##### SELECTION #####

The urllib library offers its own patterns for setting up default handlers that can inject default headers, but, as
they are labyrinthine and, alas, object-oriented, I refer you to the documentation.


Content Type


Once a server has inspected the various Accepts headers from the client and decided which representation of a
resource to deliver, it sets the Content-Type header of the outgoing response accordingly.
Content types are selected from among the various MIME types that were already established for multimedia
that is transmitted as part of e-mail messages (see Chapter 12). The types text/plain and text/html are both
common along with image formats such as image/gif, image/jpg, and image/png. Documents can be delivered as
types including application/pdf. A plain sequence of bytes for which the server can guarantee no more specific
interpretation is given the content type of application/octet-stream.
There is one complication of which you should be aware when dealing with a Content-Type header delivered
over HTTP. If the major type (the word to the left of the slash) is text, then the server has a number of options about
how those text characters can be encoded for transmission to the client. It states its choice by appending to the
Content-Type header, a semicolon, and a declaration of the character encoding used to turn the text into bytes.


Content-Type: text/html; charset=utf-8


This means you cannot simply compare the Content-Type header to a list of MIME types without first checking
for the semicolon character and splitting it into two pieces. Most libraries will give you no help here. Whether you use
urllib or whether you use Requests, you will have to be responsible for splitting on the semicolon if you write code that
needs to inspect the content type (although Requests will at least use, if not tell you about, the content type’s charset
setting if you ask its Response object for its already-decoded text attribute).

##### RECORDS #####

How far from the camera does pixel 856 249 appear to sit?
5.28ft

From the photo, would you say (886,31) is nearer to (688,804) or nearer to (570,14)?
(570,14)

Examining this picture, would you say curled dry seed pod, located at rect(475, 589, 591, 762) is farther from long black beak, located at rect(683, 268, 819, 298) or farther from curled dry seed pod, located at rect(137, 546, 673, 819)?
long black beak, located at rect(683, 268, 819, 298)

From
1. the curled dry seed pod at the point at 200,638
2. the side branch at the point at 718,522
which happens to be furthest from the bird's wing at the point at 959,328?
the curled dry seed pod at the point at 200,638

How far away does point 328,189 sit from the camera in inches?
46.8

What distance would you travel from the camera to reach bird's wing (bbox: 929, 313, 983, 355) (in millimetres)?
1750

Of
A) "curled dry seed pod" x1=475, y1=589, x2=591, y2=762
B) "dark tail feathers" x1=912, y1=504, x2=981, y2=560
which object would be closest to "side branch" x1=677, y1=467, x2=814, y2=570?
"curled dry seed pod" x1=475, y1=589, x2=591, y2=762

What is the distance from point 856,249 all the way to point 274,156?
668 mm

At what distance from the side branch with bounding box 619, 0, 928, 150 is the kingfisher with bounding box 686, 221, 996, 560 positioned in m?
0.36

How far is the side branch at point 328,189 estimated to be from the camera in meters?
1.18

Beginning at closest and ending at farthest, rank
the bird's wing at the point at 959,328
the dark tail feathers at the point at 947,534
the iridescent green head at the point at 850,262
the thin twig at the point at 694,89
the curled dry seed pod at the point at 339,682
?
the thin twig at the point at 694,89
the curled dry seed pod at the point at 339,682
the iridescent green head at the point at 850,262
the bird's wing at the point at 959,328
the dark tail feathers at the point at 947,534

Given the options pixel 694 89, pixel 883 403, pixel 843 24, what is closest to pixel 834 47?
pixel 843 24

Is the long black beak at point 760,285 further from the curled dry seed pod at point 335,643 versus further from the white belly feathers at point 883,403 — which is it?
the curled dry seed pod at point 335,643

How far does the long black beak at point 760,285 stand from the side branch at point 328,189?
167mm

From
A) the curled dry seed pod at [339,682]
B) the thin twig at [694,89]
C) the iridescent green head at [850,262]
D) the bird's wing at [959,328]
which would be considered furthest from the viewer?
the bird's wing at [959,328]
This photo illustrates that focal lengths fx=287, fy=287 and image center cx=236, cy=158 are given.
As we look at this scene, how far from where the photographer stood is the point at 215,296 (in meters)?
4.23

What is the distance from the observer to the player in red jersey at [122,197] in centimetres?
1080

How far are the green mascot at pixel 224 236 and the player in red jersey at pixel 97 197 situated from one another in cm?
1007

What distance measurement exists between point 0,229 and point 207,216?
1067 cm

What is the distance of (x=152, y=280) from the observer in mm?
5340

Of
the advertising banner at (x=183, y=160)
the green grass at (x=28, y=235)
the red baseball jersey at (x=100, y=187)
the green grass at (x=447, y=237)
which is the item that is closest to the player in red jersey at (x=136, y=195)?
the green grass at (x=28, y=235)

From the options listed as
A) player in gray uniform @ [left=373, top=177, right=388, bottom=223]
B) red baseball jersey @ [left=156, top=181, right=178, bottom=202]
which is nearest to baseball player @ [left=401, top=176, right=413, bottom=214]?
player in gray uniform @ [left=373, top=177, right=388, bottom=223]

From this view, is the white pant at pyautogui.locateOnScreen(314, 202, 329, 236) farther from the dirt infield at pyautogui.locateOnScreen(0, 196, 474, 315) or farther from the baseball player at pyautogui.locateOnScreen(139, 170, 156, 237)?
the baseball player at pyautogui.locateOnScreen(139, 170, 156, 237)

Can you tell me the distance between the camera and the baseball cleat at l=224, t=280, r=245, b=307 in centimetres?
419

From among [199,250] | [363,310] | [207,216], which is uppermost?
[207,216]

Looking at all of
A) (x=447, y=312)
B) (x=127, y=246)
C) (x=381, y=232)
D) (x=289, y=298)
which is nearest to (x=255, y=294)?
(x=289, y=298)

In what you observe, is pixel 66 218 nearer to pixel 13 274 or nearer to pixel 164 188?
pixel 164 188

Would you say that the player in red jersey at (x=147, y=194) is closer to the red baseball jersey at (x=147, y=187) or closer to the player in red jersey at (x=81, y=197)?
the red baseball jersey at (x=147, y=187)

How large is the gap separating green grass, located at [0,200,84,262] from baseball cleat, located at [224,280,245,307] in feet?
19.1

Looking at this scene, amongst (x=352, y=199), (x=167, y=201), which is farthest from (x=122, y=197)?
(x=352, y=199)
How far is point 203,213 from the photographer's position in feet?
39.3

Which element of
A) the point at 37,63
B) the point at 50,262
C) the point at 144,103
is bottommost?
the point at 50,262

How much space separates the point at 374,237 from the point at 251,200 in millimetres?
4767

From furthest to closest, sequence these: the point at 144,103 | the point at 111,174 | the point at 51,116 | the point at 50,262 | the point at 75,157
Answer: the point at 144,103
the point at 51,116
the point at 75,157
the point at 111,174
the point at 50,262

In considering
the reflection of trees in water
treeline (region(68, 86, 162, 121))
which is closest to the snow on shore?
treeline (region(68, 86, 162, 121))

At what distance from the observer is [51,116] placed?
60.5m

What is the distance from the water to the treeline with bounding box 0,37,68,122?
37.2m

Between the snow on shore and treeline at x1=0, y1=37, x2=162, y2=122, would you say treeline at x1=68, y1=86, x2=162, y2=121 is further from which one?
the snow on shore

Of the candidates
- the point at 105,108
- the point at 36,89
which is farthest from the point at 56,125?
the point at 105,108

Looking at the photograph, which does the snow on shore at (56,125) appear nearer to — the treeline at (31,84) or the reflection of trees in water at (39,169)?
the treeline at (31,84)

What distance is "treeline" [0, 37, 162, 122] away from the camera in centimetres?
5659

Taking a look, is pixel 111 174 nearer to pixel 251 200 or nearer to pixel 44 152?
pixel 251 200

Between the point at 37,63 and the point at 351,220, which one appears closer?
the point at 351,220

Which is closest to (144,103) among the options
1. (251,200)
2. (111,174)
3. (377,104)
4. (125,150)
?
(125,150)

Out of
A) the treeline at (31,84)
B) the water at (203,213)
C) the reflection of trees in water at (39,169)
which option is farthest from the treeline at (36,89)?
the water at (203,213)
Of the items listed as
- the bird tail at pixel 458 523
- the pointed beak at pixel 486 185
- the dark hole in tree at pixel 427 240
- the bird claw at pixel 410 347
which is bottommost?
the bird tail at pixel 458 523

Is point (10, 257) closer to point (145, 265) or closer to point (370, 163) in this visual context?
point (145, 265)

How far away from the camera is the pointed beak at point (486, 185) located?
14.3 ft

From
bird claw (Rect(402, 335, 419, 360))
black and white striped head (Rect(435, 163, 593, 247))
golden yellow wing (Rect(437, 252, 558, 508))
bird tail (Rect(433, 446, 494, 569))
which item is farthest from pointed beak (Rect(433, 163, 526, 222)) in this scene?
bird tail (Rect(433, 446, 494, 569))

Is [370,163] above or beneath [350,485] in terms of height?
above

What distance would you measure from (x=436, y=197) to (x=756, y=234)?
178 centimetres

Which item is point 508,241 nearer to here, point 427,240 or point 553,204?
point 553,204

#####

SET OF TASKS:
1) Duplicate the passage of the content type text starting at "Content types are" and ending at "type of application/octet-stream.".
2) Pick up the text on HTTP content types from its final sentence and carry it forward.

RESULTS BY TASK:
1)
Content types are selected from among the various MIME types that were already established for multimedia
that is transmitted as part of e-mail messages (see Chapter 12). The types text/plain and text/html are both
common along with image formats such as image/gif, image/jpg, and image/png. Documents can be delivered as
types including application/pdf. A plain sequence of bytes for which the server can guarantee no more specific
interpretation is given the content type of application/octet-stream.

2)
The only library that you will examine in this book that allows the content type and character set to be
manipulated separately by default is Ian Bicking’s WebOb library (Chapter 10), whose Response objects offer separate
attributes called content_type and charset that get put together with a semicolon in the Content-Type header per
the standard.


HTTP Authentication


Just as the word authentic denotes something that is genuine, real, actual, or true, authentication describes any
procedures for determining whether a request really comes from someone authorized to make it. Just as your
telephone conversation with a bank or airline will be prefixed with questions about your address and personal
identity in order to establish that it is really the account holder calling, so too an HTTP request often needs to carry
built-in proof as to the identity of the machine or person making it.
The error code 401 Not Authorized is used by servers that want to signal formally, through the protocol itself,
either that they cannot authenticate your identity or that the identity is fine but is not one authorized to view this
particular resource.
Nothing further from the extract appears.